═════ EXCERPTED RECORDS ═════

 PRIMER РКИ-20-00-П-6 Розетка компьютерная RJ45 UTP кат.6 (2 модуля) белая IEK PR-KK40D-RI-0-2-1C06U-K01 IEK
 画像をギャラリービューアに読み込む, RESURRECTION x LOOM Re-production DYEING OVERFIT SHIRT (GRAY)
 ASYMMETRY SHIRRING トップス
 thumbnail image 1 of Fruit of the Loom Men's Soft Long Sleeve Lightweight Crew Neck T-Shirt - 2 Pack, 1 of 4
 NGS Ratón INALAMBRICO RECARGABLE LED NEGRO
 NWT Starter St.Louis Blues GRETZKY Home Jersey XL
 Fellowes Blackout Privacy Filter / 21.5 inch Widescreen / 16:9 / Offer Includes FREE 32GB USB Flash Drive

═════

What is needed is an exact repetition of all the entries above.

 PRIMER РКИ-20-00-П-6 Розетка компьютерная RJ45 UTP кат.6 (2 модуля) белая IEK PR-KK40D-RI-0-2-1C06U-K01 IEK
 画像をギャラリービューアに読み込む, RESURRECTION x LOOM Re-production DYEING OVERFIT SHIRT (GRAY)
 ASYMMETRY SHIRRING トップス
 thumbnail image 1 of Fruit of the Loom Men's Soft Long Sleeve Lightweight Crew Neck T-Shirt - 2 Pack, 1 of 4
 NGS Ratón INALAMBRICO RECARGABLE LED NEGRO
 NWT Starter St.Louis Blues GRETZKY Home Jersey XL
 Fellowes Blackout Privacy Filter / 21.5 inch Widescreen / 16:9 / Offer Includes FREE 32GB USB Flash Drive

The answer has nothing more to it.